He immediately perceived, from her
tone, that Miss Daisy Miller’s place in the
social scale was low. “I am afraid you don’t
approve of them,” he said.
“They are very common,”
Mrs. Costello declared. “They are the sort
of Americans that one does one’s duty by not not
accepting.”
“Ah, you don’t accept them?” said
the young man.
“I can’t, my dear Frederick. I would
if I could, but I can’t.”
“The young girl is very pretty,” said
Winterbourne in a moment.
“Of course she’s pretty. But she
is very common.”
“I see what you mean, of course,” said
Winterbourne after another pause.
“She has that charming look
that they all have,” his aunt resumed. “I
can’t think where they pick it up; and she dresses
in perfection no, you don’t know
how well she dresses. I can’t think where
they get their taste.”
“But, my dear aunt, she is not, after all, a
Comanche savage.”
“She is a young lady,”
said Mrs. Costello, “who has an intimacy with
her mamma’s courier.”
“An intimacy with the courier?” the young
man demanded.
“Oh, the mother is just as bad!
They treat the courier like a familiar friend like
a gentleman. I shouldn’t wonder if he dines
with them.

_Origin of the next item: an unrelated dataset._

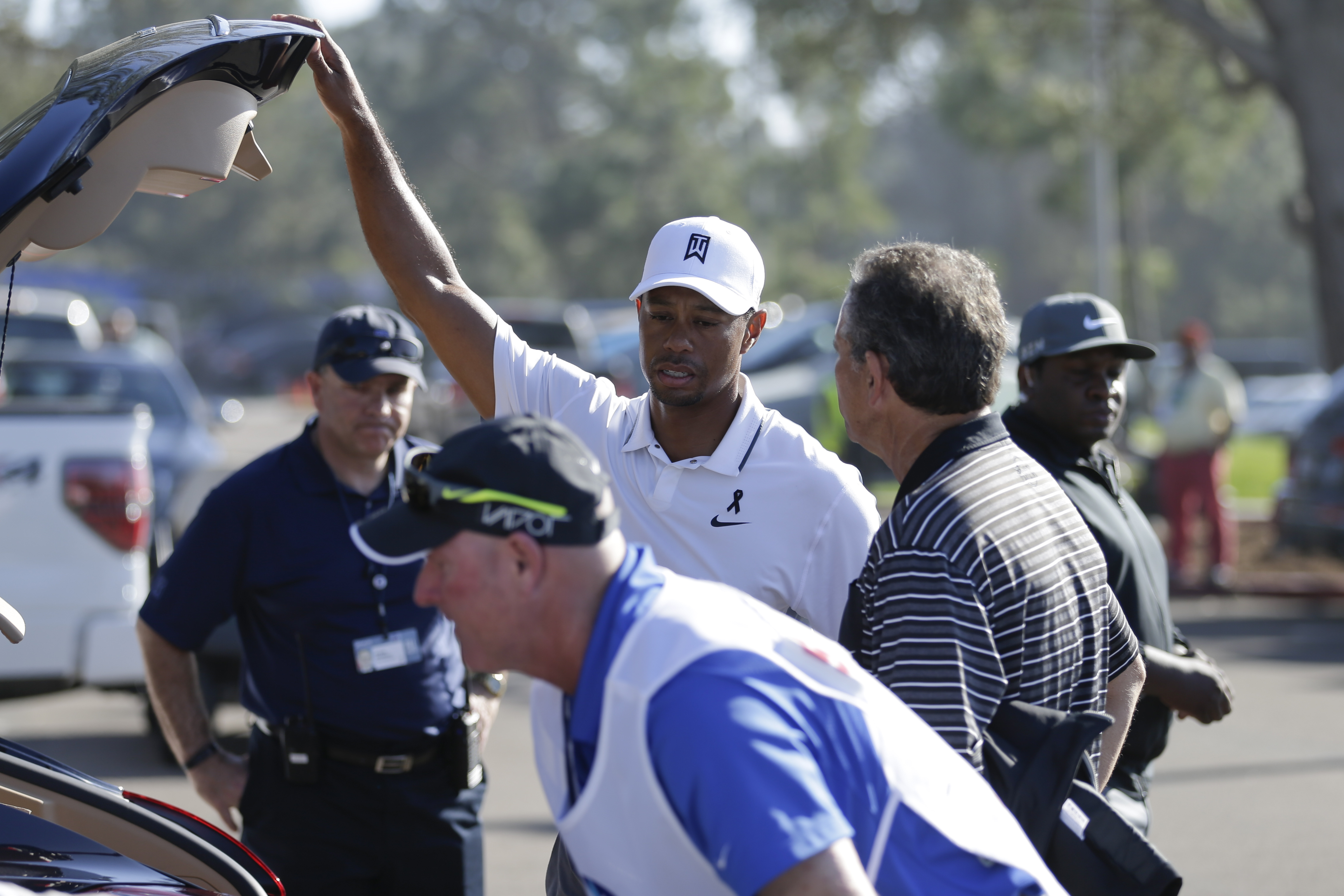 Tiger Woods loads his car after withdrawing in the first round of the Farmers Insurance Open.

Very likely they have never seen a
man with such good manners, such fine clothes, so
like a gentleman. He probably corresponds to the
young lady’s idea of a count. He sits with
them in the garden in the evening. I think he
smokes.”
Winterbourne listened with interest
to these disclosures; they helped him to make up his
mind about Miss Daisy. Evidently she was rather
wild. “Well,” he said, “I am
not a courier, and yet she was very charming to me.”
“You had better have said at
first,” said Mrs. Costello with dignity, “that
you had made her acquaintance.”
“We simply met in the garden, and we talked
a bit.”
“Tout bonnement! And pray what did
you say?”
“I said I should take the liberty
of introducing her to my admirable aunt.”

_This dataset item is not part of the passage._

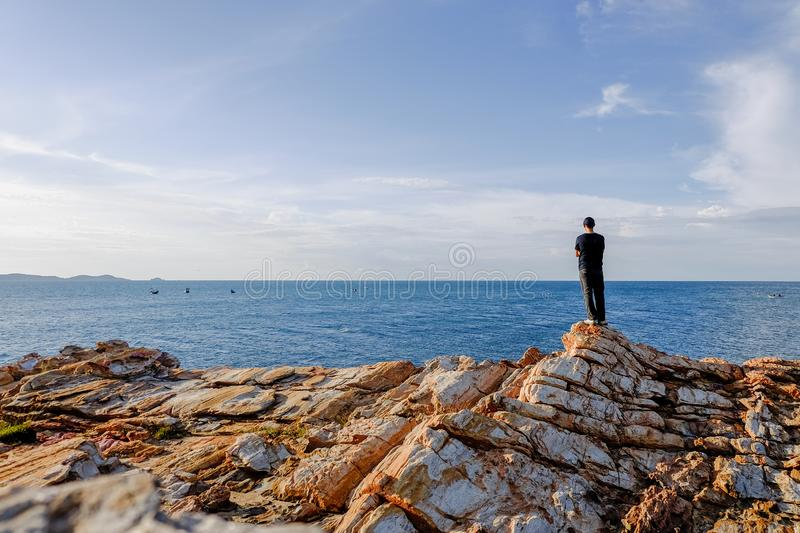Man stood and folded his arms and stood. Watching the view at Khao Laem Ya, Rayong, Thailand stock image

“I am much obliged to you.”
“It was to guarantee my respectability,”
said Winterbourne.
“And pray who is to guarantee hers?”
“Ah, you are cruel!” said the young man.
“She’s a very nice young girl.”
“You don’t say that as if you believed
it,” Mrs. Costello observed.
“She is completely uncultivated,”
Winterbourne went on. “But she is wonderfully
pretty, and, in short, she is very nice. To prove
that I believe it, I am going to take her to the Chateau
de Chillon.”
“You two are going off there
together? I should say it proved just the contrary.
How long had you known her, may I ask, when this interesting
project was formed? You haven’t been twenty-four
hours in the house.”
“I have known her half an hour!” said
Winterbourne, smiling.
“Dear me!” cried Mrs. Costello. “What
a dreadful girl!”
Her nephew was silent for some moments.
“You really think, then,” he began earnestly,
and with a desire for trustworthy information “you
really think that ” But he paused
again.
“Think what, sir?” said his aunt.
“That she is the sort of young
lady who expects a man, sooner or later, to carry
her off?”
“I haven’t the least idea
what such young ladies expect a man to do. But
I really think that you had better not meddle with
little American girls that are uncultivated, as you
call them. You have lived too long out of the
country. You will be sure to make some great mistake.
You are too innocent.”
“My dear aunt, I am not so innocent,”
said Winterbourne, smiling and curling his mustache.
“You are guilty too, then!”
Winterbourne continued to curl his
mustache meditatively. “You won’t
let the poor girl know you then?” he asked at
last.
“Is it literally true that she
is going to the Chateau de Chillon with you?”
“I think that she fully intends it.”
“Then, my dear Frederick,”
said Mrs. Costello, “I must decline the honor
of her acquaintance. I am an old woman, but I
am not too old, thank Heaven, to be shocked!”
“But don’t they all do
these things the young girls in America?”
Winterbourne inquired.
Mrs. Costello stared a moment.
“I should like to see my granddaughters do them!”
she declared grimly.
This seemed to throw some light upon
the matter, for Winterbourne remembered to have heard
that his pretty cousins in New York were “tremendous
flirts.” If, therefore, Miss Daisy Miller
exceeded the liberal margin allowed to these young
ladies, it was probable that anything might be expected
of her. Winterbourne was impatient to see her
again, and he was vexed with himself that, by instinct,
he should not appreciate her justly.
Though he was impatient to see her,
he hardly knew what he should say to her about his
aunt’s refusal to become acquainted with her;
but he discovered, promptly enough, that with Miss
Daisy Miller there was no great need of walking on
tiptoe. He found her that evening in the garden,
wandering about in the warm starlight like an indolent
sylph, and swinging to and fro the largest fan he
had ever beheld. It was ten o’clock.
He had dined with his aunt, had been sitting with her
since dinner, and had just taken leave of her till
the morrow. Miss Daisy Miller seemed very glad
to see him; she declared it was the longest evening
she had ever passed.
“Have you been all alone?” he asked.
“I have been walking round with
mother. But mother gets tired walking round,”
she answered.
“Has she gone to bed?”
“No; she doesn’t like
to go to bed,” said the young girl. “She
doesn’t sleep not three hours.
She says she doesn’t know how she lives.
She’s dreadfully nervous. I guess she sleeps
more than she thinks. She’s gone somewhere
after Randolph; she wants to try to get him to go to
bed. He doesn’t like to go to bed.”
“Let us hope she will persuade
him,” observed Winterbourne.
“She will talk to him all she
can; but he doesn’t like her to talk to him,”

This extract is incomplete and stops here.